**TO-DO LIST:**
**1.** List every section heading that appears in the commentary on the Aucoin ruling.
**2.** According to the commentary on the Aucoin ruling, what do police care about instead of whether a court finds they violated a person's rights?
**3.** Rewrite the stretch from "What judgments like" through "their career prospects." in the commentary on the Aucoin ruling, replacing "legal manual" with "practical guide".

**TEXT TO READ:**

========================

Yet all of this was not enough to find for the majority that it was better as a matter of long term legal consequences to have Mr. Aucoin’s evidence excluded.  In essence, the Court held that the rights of all Canadians is better served by having Mr. Aucoin convicted of some drug offences than sending a strong message to police that police ignorance of Canadian’s rights, or a refusal to recognize them will not be tolerated and evidence will be excluded.  Instead, the only strong message that was sent was that the highest Court in Canada will protect police and state actions provided they meant well, or acted in “good faith” as they say.

The impossibility or proving bad faith: like proving a pink elephant is in the room.

As a practical matter and speaking from a defence lawyer’s perspective, it is exceptionally difficult to prove that an officer ever acts in bad faith.  The more “bad faith” an officer has, the more likely they are to continue that attitude and conceal their true motivations.  We as defence lawyers are left with a state of affairs where we must either hope for evidence that somehow proves an officer is lying and demonstrates “bad faith” or hope for an officer who acts in bad faith but then is honest about it at trial – I can tell you from experience, that this mythical creature does not exist.  All officers will claim that they acted in good faith either because they were, or more commonly in my experience, they know and understand the ever increasing exceptions to have evidence immune from exclusion.

Implicit manuals and modus operandi to circumvent legal rights of Canadians.

What judgments like this generate is not a protection of Canadian’s rights, but a legal manual for the state and police to circumvent Charter rights.  Police care very little about whether or not a Court finds they violated a person’s rights, they care about whether evidence is excluded or not; just as an accused cares very little if a court finds their rights were violated, they care about what the remedy is.   What judgments of this nature also show is that not only is there no remedy for an accused person, but there is no sanction for officers who breach rights if guided by the nebulous concept of “good faith” – if anything there may be incentives as convictions will no doubt increase their career prospects.

What’s left as a matter of legal rights?

What seems to have been lost along the way in the Courts forever fashioning exceptions for remedies, and forever finding “unusual circumstances”, is that the Charter was not meant to simply be an interesting academic debate among lawyers and judges, it was meant to protect Canadian’s by providing remedial measure for state violations of individual’s rights.  As the remedial sections 24(1) and 24(2) of the Charter state:

24. (1) Anyone whose rights or freedoms, as guaranteed by this Charter, have been infringed or denied may apply to a court of competent jurisdiction to obtain such remedy as the court considers appropriate and just in the circumstances.

========================

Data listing
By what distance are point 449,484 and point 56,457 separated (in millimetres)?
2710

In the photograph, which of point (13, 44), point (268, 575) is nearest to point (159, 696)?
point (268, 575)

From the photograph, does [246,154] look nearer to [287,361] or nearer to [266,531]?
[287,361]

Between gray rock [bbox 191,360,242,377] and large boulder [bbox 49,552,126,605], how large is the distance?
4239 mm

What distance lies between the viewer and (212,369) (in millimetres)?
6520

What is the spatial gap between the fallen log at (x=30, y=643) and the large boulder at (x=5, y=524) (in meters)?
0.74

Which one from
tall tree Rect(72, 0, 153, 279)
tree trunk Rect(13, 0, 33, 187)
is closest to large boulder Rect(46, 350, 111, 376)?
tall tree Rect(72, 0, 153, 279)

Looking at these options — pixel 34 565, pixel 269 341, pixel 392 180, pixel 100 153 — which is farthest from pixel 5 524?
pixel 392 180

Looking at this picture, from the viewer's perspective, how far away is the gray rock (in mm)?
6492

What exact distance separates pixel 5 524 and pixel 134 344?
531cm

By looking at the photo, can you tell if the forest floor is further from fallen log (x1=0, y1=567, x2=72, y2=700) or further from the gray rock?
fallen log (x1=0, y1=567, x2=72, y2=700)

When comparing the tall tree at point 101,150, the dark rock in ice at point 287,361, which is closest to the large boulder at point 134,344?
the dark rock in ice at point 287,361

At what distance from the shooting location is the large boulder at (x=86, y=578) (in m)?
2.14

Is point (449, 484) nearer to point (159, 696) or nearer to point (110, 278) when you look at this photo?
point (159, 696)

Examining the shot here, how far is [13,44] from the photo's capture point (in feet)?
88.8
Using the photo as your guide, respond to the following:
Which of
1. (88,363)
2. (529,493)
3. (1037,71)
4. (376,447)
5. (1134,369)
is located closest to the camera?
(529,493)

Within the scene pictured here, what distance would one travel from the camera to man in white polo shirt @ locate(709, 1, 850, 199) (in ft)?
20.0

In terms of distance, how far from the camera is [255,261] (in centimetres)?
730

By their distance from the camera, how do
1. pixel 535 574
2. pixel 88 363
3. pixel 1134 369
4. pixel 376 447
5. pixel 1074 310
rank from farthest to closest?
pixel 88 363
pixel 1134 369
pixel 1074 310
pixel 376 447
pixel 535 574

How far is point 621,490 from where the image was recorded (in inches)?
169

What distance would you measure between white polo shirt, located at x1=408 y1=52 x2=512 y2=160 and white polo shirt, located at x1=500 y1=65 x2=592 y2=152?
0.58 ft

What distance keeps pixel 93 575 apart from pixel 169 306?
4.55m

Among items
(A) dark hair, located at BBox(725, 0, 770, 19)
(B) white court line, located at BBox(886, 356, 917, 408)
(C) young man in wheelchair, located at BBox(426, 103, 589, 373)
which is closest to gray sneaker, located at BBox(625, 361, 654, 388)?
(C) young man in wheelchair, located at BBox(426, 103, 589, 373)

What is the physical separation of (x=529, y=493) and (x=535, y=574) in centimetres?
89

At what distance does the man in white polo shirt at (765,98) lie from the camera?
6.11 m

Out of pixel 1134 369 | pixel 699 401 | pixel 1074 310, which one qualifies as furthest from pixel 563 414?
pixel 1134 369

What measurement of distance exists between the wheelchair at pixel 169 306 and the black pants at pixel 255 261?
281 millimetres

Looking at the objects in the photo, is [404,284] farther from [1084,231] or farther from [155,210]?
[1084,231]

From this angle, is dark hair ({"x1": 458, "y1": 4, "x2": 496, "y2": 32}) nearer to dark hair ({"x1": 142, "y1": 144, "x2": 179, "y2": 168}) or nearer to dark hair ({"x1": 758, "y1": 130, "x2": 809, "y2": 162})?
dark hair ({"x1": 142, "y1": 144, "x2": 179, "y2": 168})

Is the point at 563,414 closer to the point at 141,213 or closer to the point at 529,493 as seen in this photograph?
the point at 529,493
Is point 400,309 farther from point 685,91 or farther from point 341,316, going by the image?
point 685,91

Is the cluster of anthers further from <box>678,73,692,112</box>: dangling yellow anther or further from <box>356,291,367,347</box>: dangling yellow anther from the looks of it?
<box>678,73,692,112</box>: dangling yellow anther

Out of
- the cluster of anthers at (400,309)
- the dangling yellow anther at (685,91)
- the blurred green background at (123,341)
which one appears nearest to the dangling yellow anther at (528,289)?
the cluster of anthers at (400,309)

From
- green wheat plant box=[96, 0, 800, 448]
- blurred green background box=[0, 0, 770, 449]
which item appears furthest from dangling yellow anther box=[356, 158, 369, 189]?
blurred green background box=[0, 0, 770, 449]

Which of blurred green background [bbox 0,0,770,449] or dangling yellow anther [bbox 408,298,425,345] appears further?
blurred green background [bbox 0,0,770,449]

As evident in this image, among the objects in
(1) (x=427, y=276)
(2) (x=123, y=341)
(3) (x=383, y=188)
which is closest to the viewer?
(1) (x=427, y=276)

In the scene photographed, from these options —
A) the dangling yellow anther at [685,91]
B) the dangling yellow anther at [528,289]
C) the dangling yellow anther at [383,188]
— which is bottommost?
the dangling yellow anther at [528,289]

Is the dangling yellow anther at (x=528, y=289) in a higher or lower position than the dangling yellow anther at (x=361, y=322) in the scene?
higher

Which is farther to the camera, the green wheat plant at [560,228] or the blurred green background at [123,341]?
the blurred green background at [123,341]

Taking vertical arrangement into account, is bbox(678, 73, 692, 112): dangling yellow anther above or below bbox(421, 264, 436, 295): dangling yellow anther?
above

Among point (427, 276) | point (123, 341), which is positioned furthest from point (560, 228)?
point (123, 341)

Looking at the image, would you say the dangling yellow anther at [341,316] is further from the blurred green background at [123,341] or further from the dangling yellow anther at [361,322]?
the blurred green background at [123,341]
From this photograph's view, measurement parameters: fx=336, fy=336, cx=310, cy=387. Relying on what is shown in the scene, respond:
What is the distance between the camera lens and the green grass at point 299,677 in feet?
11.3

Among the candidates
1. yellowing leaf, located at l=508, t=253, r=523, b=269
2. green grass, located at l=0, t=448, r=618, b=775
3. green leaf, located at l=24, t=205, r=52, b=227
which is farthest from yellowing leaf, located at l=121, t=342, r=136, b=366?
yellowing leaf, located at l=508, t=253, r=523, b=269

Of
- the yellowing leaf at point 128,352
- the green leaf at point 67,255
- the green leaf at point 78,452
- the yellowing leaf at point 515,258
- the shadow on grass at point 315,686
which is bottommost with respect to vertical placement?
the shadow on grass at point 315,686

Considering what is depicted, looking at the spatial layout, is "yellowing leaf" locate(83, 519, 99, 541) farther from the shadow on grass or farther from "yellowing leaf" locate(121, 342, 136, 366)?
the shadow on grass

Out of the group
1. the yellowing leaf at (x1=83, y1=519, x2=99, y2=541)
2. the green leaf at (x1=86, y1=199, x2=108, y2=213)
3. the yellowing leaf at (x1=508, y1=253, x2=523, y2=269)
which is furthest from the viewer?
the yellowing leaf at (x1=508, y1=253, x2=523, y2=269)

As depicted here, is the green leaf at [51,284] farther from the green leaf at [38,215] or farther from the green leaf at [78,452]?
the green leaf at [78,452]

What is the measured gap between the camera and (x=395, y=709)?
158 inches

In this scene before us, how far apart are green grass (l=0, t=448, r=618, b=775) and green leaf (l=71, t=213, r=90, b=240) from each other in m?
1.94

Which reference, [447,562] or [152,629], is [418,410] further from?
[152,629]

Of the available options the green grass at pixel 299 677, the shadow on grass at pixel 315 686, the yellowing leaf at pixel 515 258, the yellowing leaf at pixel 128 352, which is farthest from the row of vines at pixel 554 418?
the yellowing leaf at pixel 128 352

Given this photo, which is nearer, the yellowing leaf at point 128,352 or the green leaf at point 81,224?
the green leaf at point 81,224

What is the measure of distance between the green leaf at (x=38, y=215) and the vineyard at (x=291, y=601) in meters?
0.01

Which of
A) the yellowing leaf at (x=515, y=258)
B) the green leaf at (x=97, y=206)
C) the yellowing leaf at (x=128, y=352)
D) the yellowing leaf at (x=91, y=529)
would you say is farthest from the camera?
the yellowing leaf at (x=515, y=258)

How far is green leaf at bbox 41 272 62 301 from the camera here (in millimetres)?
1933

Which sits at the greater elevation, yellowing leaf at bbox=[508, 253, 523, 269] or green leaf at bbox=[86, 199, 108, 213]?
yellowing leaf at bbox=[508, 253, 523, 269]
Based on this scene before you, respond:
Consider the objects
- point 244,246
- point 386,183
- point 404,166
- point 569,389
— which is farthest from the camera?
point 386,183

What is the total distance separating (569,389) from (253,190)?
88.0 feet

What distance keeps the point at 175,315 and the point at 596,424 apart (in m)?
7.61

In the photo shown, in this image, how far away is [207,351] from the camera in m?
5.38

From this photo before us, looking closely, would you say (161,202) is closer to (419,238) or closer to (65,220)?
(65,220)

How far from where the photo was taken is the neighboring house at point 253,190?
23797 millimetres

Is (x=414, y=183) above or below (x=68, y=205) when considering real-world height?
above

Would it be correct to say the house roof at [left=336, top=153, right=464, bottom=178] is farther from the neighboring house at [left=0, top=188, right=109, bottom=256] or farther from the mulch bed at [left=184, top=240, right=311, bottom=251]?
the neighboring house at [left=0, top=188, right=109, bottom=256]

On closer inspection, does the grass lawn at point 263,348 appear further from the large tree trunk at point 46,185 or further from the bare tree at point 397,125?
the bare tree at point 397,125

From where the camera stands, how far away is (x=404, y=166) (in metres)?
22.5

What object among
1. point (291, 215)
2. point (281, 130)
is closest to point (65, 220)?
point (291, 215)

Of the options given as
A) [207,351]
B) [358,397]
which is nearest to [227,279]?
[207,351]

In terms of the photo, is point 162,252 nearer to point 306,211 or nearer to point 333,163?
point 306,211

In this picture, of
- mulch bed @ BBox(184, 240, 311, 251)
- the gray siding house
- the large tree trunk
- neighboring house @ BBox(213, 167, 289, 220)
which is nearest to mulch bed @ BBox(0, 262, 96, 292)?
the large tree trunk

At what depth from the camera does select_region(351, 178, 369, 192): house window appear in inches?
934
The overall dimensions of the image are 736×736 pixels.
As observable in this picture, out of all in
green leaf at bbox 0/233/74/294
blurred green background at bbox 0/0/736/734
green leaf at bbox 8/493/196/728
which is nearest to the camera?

========================

**SOLUTIONS TO THE PROBLEMS:**
**1.**
- The impossibility or proving bad faith: like proving a pink elephant is in the room.
- Implicit manuals and modus operandi to circumvent legal rights of Canadians.
- What's left as a matter of legal rights?

**2.** They care about whether evidence is excluded or not.

**3.**
What judgments like this generate is not a protection of Canadian’s rights, but a practical guide for the state and police to circumvent Charter rights.  Police care very little about whether or not a Court finds they violated a person’s rights, they care about whether evidence is excluded or not; just as an accused cares very little if a court finds their rights were violated, they care about what the remedy is.   What judgments of this nature also show is that not only is there no remedy for an accused person, but there is no sanction for officers who breach rights if guided by the nebulous concept of “good faith” – if anything there may be incentives as convictions will no doubt increase their career prospects.